Solutions to prepare ahead of time:

1.5% In-Cert Agarose in SM buffer (make up in 50 ml tube)

250 mM EDTA + 1% SDS

TE buffer (10 mM Tris, I mM EDTA, pH 8.0)

Plug storage (20 mM Tris, 50 mM EDTA, pH 8.0)

 

A freshly prepared solution of Proteinase K (20 mg/ml) is also required.

 

 

1.    Used plug molds are stored in 10% Liquinox.  If you’re using these molds, rinse the molds thoroughly with di water and dry before use.  If you’re using new plug molds, they’re ready to go out of the bag.  Break them apart before using and proceed to step 4.  Do not pass go, do not collect $200.

2.     Seal the bottoms of the molds with scotch tape.  2 molds can fit on one piece of tape (width).

3.    Use a razor blade to carefully cut the tape between the plug molds, making sure that the bottoms of the wells stay sealed with tape.

4.    Using small pieces of labeling tape, label each mold with the sample it is to receive.

5.    Melt the 1.5% InCert agarose in the microwave.  CAUTION: this type of agarose boils VERY quickly.  Initially microwave 5 to 7 seconds.  Then heat for 2-3 second intervals and swirl carefully between heatings until the agarose boils.  Attend the microwave at ALL times during melting.  After the agarose has completely melted, allow to cool briefly.  Have your viral concentrates ready; have the P 1000 set to 425 ul (or 500ul) and the P 200 set to 80 ul.

6.    In a 2 ml Eppendorf tube, add 425 ul (or 500ul) * of viral concentrate and 425 ul (or 500ul) * of the melted 1.5% InCert agarose.  Cap and vortex briefly.  If you are preparing multiple samples simultaneously, don’t forget to label everything, Dumbass.

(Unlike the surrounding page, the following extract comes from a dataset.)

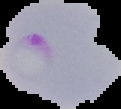 Image is 121×109 pixels. Result: Plasmodium parasites identified. Segmented cell region on a black background. From a thin blood film.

7.    Carefully dispense 80 ul of the mixture into each well of the appropriately labeled plug mold*.  

8.    Place the molds in the refrigerator (4 deg. C) for about 20 minutes to set.

9.     Set up a tube for each mold:  Pour about 2 ml of 250 mM EDTA + 1% SDS into a labeled 15 ml centrifuge tube.  Add 100 ul of a freshly prepared Proteinase K solution (20 mg/ml).  

10.    Remove the tape from the bottom of the plug mold.  Use a sterile disposable inoculation loop to push the lugs out of the mold and into the tube.  The loop must be cut in half (along the axis of the handle) in order to fit through the wells of the plug mold (see diagram).

11.     Make sure all plugs are in the solution at the bottom of the tube.  Incubate at room temp in the dark (like, put it in a drawer, man) overnight.

12.    The next day, carefully decant the Proteinase K/SDS solution, using a sterile disposable loop to hold back the plugs.  Rinse the plugs 3 times, 30 minutes each, with 10 ml TE buffer.  Use the loop to hold back the plugs while the liquid is carefully decanted each time.  

13.    Store plugs in 4-5 ml 20 mM, Tris 50 mM EDTA, pH 8.0 at 4 degrees C until use.

 

 

 

* Each well of the plug mold will hold 80 ul: 40 ul of virus suspension + 40 ul of 1.5% In-Cert agarose.  A full mold has 10 wells and will require 10X these amounts, or 400 ul of virus suspension + 400 ul of In-Cert.  Because of pipetting error and the viscosity of the agaose, it is necessary to add extra liquid to still end up with 10 full wells, hence 425 ul of virus suspension + 425 ul In-Cert.  If you are making fewer than 10 plugs then scale back your volumes accordingly, but don’t foget to allot extra for the pipetting error.  (note from SB: I have found that if I use 500ul volumes that I will always have enough for 10 plugs and usually only have a small amount left over.)